Saturday, December 12, 2015
Good, Honest Dirt.
Then there was a new guy that got hired. He was from up north. He was like Larry the Cable Guy, always pushing to Get 'R done. He wanted us to cut corners. Speed things up by doing slip-shod work. At this point I had been taking night classes in addition to working. I was a licensed journeyman electrician with several years of experience under my built, a college degree, and a good work ethic. I didn't want to cut corners. I didn't want to endanger people to make money. No, I wanted to do things right. I was still very happy with my job, but this fellow was sapping my energy. He was making it hard for me to see why he seemed to be favored by the boss while the rest of us seemed to get the less enjoyable work.

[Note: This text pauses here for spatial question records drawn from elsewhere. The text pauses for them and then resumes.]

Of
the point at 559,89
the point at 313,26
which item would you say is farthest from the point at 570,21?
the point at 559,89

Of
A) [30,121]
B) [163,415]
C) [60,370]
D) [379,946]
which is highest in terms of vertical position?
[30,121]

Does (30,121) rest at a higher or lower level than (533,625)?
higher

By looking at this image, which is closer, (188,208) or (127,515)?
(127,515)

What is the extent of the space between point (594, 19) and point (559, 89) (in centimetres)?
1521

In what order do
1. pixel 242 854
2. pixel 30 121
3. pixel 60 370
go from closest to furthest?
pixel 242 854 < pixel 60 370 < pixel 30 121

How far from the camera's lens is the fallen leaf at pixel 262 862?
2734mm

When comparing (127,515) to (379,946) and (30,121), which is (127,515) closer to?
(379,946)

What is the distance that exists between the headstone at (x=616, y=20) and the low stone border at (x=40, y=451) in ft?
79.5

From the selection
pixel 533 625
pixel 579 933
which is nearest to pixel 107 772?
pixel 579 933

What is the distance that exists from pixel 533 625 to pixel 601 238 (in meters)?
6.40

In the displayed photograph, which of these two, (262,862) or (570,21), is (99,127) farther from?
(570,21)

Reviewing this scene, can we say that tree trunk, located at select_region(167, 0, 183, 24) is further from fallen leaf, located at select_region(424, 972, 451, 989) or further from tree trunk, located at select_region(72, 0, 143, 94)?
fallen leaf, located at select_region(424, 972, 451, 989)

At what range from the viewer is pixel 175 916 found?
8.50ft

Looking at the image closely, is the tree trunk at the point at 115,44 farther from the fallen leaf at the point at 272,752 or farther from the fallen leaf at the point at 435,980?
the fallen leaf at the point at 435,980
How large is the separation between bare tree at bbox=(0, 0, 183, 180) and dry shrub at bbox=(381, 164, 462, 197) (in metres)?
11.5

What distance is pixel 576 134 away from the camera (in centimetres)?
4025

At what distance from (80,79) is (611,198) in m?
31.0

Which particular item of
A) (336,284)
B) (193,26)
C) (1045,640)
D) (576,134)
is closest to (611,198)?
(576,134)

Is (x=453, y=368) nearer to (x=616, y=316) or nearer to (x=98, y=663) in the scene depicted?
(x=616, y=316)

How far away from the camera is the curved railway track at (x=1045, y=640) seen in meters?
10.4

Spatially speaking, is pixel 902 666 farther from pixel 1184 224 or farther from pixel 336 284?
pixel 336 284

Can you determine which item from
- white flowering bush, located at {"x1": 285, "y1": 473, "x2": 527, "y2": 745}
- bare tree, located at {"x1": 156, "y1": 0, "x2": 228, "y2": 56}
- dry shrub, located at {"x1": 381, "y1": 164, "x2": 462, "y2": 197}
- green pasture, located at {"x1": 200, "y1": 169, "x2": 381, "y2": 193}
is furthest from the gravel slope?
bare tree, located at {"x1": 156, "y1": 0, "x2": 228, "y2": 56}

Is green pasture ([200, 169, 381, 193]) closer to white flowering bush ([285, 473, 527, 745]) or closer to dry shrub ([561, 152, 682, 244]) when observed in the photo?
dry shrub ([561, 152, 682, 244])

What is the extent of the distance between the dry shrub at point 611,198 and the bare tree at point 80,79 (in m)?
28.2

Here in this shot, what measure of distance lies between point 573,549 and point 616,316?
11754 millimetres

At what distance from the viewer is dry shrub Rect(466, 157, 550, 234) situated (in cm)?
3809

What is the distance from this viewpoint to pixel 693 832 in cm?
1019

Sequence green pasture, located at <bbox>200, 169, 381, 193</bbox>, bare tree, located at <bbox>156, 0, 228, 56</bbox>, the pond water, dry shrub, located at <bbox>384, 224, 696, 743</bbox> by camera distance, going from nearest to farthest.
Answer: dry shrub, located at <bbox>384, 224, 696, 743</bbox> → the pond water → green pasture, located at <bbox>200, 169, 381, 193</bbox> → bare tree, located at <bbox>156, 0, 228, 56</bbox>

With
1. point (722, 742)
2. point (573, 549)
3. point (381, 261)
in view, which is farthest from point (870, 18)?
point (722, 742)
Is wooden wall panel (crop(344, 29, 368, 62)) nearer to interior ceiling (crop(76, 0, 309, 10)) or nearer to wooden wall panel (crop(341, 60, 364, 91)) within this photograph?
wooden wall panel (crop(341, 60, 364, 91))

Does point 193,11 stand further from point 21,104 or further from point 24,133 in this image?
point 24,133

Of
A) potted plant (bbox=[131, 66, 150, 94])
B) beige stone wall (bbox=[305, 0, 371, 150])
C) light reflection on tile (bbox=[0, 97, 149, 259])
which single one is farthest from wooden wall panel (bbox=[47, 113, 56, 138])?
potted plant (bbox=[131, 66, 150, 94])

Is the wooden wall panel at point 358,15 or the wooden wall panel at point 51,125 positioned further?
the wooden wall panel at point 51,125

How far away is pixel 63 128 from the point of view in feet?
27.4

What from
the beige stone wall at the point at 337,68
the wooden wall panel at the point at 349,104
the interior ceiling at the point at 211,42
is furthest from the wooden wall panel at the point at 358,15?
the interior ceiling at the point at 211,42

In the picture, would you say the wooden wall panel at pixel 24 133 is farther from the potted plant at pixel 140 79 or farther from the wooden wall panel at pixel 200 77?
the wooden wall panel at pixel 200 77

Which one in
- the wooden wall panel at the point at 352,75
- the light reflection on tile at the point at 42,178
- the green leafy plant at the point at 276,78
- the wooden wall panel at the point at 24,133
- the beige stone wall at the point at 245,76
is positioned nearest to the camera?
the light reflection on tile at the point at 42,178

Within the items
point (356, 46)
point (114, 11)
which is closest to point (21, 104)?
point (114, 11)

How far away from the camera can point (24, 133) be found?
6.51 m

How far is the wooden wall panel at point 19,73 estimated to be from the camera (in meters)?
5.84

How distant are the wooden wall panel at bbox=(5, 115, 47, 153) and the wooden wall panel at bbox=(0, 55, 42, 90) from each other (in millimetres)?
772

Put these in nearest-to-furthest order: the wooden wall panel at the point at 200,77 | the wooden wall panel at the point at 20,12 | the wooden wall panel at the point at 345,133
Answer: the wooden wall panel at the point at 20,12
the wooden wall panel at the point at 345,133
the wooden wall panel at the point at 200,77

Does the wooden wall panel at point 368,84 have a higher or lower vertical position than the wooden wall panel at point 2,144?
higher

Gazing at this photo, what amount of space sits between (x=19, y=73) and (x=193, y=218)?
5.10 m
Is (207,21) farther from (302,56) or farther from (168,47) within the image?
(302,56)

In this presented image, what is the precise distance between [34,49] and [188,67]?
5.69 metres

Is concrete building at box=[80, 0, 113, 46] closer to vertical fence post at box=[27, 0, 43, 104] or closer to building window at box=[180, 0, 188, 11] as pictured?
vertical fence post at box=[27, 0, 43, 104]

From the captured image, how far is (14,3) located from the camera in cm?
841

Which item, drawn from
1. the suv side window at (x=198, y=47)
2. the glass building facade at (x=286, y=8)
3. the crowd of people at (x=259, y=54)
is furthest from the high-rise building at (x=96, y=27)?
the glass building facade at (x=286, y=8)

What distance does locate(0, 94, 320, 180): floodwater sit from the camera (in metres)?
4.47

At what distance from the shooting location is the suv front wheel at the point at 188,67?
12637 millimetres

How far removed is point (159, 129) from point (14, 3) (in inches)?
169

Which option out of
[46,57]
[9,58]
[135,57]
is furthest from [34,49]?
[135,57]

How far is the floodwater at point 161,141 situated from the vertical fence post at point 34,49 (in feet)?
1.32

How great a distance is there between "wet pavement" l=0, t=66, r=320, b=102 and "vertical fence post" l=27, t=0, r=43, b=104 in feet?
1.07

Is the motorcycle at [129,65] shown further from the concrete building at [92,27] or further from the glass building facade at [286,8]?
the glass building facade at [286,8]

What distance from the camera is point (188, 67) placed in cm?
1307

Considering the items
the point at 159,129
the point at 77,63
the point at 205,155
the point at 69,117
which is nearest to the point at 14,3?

Then rumors began to spread. Slowly at first, you would hear this or that. "Did you know he has a company truck?" "Did you know he has a gas card?" "Did you know he gets vacation days?" "health insurance?" "Makes $10 an hour more than you?" On and on they went. I began to be disillusioned. Work was no longer joyful. I can honestly say I was no longer giving 100%. My work began to suffer, as did those working for me. This continued for some time. I was very dissatisfied.
It all came to a point on day at a job in the small town of Honaker, Virginia. The owner had hired another red hot Get 'R' Done guy from Balitmore. This guy came on the job with the same attitude of the other and guess what? He cut corners. He pushed us to do things to save money, all the name of being a company man. Then one day we found him smoking a joint in the basement, and we stood listening to him whine about his life and how unhappy he was. I don't know what happened to him, but the next day he didn't show. I called in to the owner and said he wasn't there. A few days passed, we continued what little we had supplies for and still no foreman. So the Boss came out and took me to the side, asking me if I would finish this job. I had been running small jobs for a while, this one wasn't huge but I hadn't even seen the plans. I eventually capitulated.
After reading the plans and examining what this other man had done, I found out the job was a wreck. It was an absolute mess. Circuits pulled to the wrong side of the building. Undersized wire for motors in the gymnasium. Forgotten water pumps in the downstairs hundreds of feet across the building. I ended up spending an entire day just sitting on a bucket looking out the window. I didn't want to be there anymore. I hated my job. I hated my life. I hated that people were making more to do less work. I hated that in order to succeed materially I'd have to cheat, lie, and cut corners.
You see, my job hadn't changed. I was making the same money. I was working the same hours. I was doing the same travelling, the same work, and coming home in that good honest dirt.. when I worked. Nothing had changed, except me. I had allowed those things around me, those rumors, those jealousies, those stresses to change who I was. The man who had at one time been so excited to be doing anything outside of sitting at a desk, was now sitting on a bucket in a window.. coming home with clean clothes because he hadn't really worked that day.
The soldier's came to John in the Gospel and asked what they must do. Do not extort, don't lie, and be satisfied with your wages. How simple that really is. Be kind. Be honest. Be happy. When I first started working at that job that was who I was. I was happy to be there. I was kind to those I worked with. I was honest. I gave an honest days work for an honest wage. I did good work. I didn't cut corners. It was when I didn't follow these rules that I began to hate my wages. Hate my job. Hate my life.
It says that John said to them that God was coming to winnow the chaff from the wheat and destroy that which was worthless. Such a dire message, right? Then it says he continued to preach to them the good news. What!? Good news? God is coming to get rid of the bad people! What if I am one of them? The thing is though they were expectant, they wanted the Messiah to come. They were waiting for him! So much so that when they saw John preaching repentance in his ascetic way they thought he might be the one. They had their eyes open, they had their hearts ready, they wanted the Savior to come redeem them. The Good news was that he was on the scene! Redemption was at hand.
That's what Advent is about. It's about getting ready for Him. It's about being expectant. Receiving the good news, the Gospel, with hearts of eager for the coming of Christ. It's about being good soliders. Happy. Honest. Kind. Content with our life. Striving to be better, but being happy with whatever we are given. That's the thing though... society tries to tell us that happiness comes from more... more money.. money things... more status.. more power.. As long as we are always looking for more, we will never be content. It's when we focus on Him, focus on his coming... asking him to be reborn in our hearts that we find true happiness.
Are you expectant? Are you content? Is your life full of enjoyment and peace? Or are you just after more? Jealous of the other? Gossipping and backbiting? Cutting corners to get ahead?
Now is the time. Not tomorrow, not next year, but now. Then the Scripture comes alive that proclaims:
The Lord is near.
Have no anxiety at all, but in everything,
by prayer and petition, with thanksgiving,
make your requests known to God.
Then the peace of God that surpasses all understanding
will guard your hearts and minds in Christ Jesus.